There are 3 main power grids in the US.  East, West and Texas. Which one you are in may matter. What state you are in for solar buy back matters.

In Texas a solar bill of rights passed in 2021. Solar companies will now be required to list all the hardware and cost for each item. Similar to a car repair bill. That way you could also research the reviews on the hardware.

I didn't buy the advanced maintenance after the first year. Why? I can reach the panels with the hose to wash them off. Do it in morning/dusk, not when they are hot with noon day Sun. The cost was so high it took a significant amount of my payback.



It takes a while to get the installation done.  Mostly paperwork.   Texas power grid approval took a month, Electric meter had to be upgraded. City inspection and permission to operate took another month. DON'T turn it on without approval, if anything goes wrong insurance may not cover. 3rd party installer worked for many "solar" companies.

Finally got the Solar Panels turned on and inspected.   And away we go... sort of.  

Texas Power rules

In Texas there is no buy-back regulation for consumer generated power as of June 2022. 38 of the 50 states in the U.S. have a buyback rule.  1 to 1 for power you use vs generate. Example, if I use 20Kw at night/under producing times and generate 18KW surplus in a day. with a 1 to 1 plan, I am charged 2KW, without the 1 to 1 plan I may be charged for the full 20KW. No bill will be 0, in Texas ONCOR owns the power lines, so they have a monthly minimum plus a charge per KW. You need to know how your state works these charges.

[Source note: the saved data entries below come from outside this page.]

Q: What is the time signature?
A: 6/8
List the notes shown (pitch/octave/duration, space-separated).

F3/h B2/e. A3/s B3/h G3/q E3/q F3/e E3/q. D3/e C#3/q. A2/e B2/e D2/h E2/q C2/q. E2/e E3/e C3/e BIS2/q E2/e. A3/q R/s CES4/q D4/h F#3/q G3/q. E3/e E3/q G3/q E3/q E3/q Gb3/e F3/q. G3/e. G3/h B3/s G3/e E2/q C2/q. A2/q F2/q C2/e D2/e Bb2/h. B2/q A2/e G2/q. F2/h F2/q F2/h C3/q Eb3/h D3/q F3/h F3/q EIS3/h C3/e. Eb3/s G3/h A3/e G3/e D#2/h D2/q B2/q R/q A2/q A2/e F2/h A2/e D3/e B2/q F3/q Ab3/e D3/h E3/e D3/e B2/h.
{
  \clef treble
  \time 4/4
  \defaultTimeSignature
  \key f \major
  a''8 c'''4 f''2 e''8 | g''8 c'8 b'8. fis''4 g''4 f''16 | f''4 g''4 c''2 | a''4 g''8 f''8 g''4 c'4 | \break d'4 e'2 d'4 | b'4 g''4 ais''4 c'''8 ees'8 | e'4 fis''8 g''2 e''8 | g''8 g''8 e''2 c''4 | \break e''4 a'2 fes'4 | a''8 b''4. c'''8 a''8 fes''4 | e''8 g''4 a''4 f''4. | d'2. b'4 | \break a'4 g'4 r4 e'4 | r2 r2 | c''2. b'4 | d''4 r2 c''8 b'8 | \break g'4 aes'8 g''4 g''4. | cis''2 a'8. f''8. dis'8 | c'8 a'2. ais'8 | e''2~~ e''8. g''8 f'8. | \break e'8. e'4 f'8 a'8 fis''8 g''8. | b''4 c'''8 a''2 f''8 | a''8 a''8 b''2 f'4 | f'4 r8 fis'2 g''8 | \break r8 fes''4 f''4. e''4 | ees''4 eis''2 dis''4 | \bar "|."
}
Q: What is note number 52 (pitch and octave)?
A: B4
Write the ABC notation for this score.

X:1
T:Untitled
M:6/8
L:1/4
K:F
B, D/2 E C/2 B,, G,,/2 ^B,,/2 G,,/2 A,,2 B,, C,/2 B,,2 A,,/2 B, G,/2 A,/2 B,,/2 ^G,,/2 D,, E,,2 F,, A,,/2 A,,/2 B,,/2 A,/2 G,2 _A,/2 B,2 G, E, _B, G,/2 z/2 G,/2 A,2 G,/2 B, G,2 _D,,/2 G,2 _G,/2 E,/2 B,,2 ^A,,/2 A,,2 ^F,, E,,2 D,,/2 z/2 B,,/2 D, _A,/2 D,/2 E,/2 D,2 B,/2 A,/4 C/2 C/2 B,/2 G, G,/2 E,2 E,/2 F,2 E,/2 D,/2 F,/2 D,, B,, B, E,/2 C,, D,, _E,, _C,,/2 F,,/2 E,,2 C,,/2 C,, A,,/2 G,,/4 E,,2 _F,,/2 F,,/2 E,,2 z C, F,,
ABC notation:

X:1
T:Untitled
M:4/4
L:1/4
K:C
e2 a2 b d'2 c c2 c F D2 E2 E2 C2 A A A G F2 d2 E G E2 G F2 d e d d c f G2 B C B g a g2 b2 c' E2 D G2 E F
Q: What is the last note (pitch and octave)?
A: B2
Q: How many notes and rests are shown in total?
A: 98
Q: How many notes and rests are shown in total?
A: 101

We need to keep pushing in Texas for a consumer buyback 1:1 protection.

I switched "providers" to one that has the 1 to 1 rule initially. With my old provider I get 0 credit for surplus 12 months of the year. And wholesale power cost is in 5 minute increments, not daily/weekly. It matters.  A year later when it is time to sign up again, the 1 to 1 now charges me for the TDU, ONCOR charges.  They have also eliminated "roll over" value for my excess power to 1 month.

Power was de-regulated in Texas years ago.  Power companies in Texas are similar to the long distance companies after the AT&T breakup.  There are a lot of them.  The power plans for solar change often. It is looking less and less free market as time goes by.

So how can a power company make money on solar?   I think the key is in the spot rate cost of power.   It is adjusted every 5 minutes in Texas.   It follows a peak demand curve.  Since AC is a large percent of power cost in southern states, it drives the peak demand cost.  My solar "over produces", during peak demand usually.  They sell my over-production at high cost times and provide my power needed at dusk/dark times with lower cost power.  That means what they provide vs what they sell is about equal, but they sell at high rate vs. providing at low rate.  That is where they make profit in my estimates.

My system is balanced to equal what I use over a year.  It was until Oncor did the numbers and took 1 panel away.  We averaged $30 a month for electricity for the first 3 hot months. Not bad, it will payback in about 7 years.  The biggest benefit is my wife can keep the temp low when it is hot.  She is not made for warm weather.